* _Aufgabe_
Übertrage den Satz „Will man die Geburtenrate steigern, sollte sich der erste Blick auf die Kinderbetreuung richten.“ aus dem Text über Geburtenrate und Kinderbetreuung ins Englische.

* _Vorliegender Text_
============================================================

Hier kommt die Rolle der Kinderbetreuung ins Spiel, die eine Berufstätigkeit ermöglichen würde. Aber die Nachfrage nach Betreuungsplätzen übersteigt - vor allem in westlichen Bundesländern - das Angebot. „Es gibt teilweise eine Unsicherheit bei Eltern, ob sie für ihre Kinder einen Platz finden“, erklärt Bujard. „Und Unsicherheit ist Gift für die Familienplanung.“
Es gebe weitere Faktoren, die Menschen davon abhalten, eine größere Familie zu gründen, sagt Bujard. Er nennt die „Zwei-Kinder-Norm“: Autos oder Wohnungen seien heute oft auf die klassische Zweikinderfamilie zugeschnitten.
Aus Befragungen wisse man, dass es heute kaum noch als „asozial“ gilt, viele Kinder zu haben, berichtet der Forscher. Aber auch wenn viele heute nicht mehr selber so dächten, erwarteten sie, dass andere es täten und sie schief anguckten, wenn sie mehr als zwei Kinder hätten. „Allein die Annahme von kultureller Stigmatisierung kann hemmend wirken“, erklärt er.
Will man die Geburtenrate steigern, sollte sich der erste Blick auf die Kinderbetreuung richten. Welche Rolle die spielt, macht Bujard am Anstieg der Zahlen in den 2010er Jahren fest. Die macht er neben der Einführung des Elterngelds vor allem an dem Ausbau der Betreuungsplätze fest.
Wunder sind davon aber nicht zu erwarten. Denn nach Auskunft des Statistischen Bundesamts ist eine der wichtigsten langfristigen Ursachen für die sinkende Geburtenzahl die rückläufige Zahl der Frauen im Alter von Ende 20 bis Ende 30, also der Altersspanne, in der die meisten Kinder geboren werden. Und daran würden auch mehr Kita-Plätze nichts ändern.

============================================================

* _Material_
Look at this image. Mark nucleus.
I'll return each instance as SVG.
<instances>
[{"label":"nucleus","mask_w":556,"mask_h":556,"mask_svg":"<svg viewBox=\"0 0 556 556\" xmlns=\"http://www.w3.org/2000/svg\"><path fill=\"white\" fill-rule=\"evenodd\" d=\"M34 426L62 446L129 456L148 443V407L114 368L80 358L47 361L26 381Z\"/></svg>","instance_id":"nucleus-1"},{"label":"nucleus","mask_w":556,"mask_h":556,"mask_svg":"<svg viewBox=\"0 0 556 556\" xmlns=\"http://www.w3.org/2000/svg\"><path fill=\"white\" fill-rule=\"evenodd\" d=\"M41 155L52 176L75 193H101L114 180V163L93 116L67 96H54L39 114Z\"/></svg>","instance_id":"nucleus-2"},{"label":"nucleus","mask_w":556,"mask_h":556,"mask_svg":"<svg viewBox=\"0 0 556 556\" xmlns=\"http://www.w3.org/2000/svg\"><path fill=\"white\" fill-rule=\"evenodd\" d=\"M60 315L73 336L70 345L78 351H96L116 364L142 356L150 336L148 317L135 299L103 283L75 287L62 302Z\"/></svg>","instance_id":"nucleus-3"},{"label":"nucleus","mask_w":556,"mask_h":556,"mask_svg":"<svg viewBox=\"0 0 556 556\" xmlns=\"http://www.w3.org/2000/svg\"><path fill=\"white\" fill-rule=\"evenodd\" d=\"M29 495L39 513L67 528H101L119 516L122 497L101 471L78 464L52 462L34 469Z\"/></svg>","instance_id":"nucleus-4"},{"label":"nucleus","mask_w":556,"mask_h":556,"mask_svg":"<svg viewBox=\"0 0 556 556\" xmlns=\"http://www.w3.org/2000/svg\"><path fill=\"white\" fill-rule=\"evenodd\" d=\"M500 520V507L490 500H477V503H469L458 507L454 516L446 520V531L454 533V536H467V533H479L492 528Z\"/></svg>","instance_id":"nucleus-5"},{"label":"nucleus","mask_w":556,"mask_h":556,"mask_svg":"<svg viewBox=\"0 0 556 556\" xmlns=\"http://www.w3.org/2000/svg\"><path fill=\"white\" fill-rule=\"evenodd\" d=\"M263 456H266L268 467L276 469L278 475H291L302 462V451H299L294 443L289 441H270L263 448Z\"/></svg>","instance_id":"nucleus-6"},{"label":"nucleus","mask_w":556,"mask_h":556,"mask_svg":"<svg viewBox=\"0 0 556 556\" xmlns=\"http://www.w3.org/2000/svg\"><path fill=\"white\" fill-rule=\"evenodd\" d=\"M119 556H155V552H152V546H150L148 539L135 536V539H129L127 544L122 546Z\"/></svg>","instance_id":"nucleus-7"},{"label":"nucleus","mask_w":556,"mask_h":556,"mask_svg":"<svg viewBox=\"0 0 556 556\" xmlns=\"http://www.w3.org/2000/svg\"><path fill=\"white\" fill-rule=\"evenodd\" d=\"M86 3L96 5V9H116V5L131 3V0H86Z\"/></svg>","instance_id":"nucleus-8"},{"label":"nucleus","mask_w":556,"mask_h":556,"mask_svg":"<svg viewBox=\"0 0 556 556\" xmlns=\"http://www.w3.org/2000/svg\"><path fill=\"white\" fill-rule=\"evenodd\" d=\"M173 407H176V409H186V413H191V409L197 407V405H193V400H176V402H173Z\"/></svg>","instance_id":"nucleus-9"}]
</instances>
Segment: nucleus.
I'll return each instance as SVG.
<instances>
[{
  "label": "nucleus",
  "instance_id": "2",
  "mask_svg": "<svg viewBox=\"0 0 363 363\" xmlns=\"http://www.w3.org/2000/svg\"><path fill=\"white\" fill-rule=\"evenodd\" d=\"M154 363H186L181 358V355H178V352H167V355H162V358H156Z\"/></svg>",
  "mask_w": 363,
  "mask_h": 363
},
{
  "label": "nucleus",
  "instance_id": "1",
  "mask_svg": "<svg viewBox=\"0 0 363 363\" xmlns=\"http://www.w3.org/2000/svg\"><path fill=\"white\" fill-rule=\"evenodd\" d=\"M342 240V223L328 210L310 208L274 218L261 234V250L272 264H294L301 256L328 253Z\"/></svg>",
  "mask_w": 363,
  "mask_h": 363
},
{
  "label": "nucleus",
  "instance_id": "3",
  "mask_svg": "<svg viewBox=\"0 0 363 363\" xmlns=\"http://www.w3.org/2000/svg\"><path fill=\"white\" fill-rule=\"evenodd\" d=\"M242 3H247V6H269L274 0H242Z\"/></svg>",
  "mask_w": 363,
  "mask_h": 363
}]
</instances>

============================================================

* _Lösung_
If you want to raise the birth rate, the first place to look should be childcare.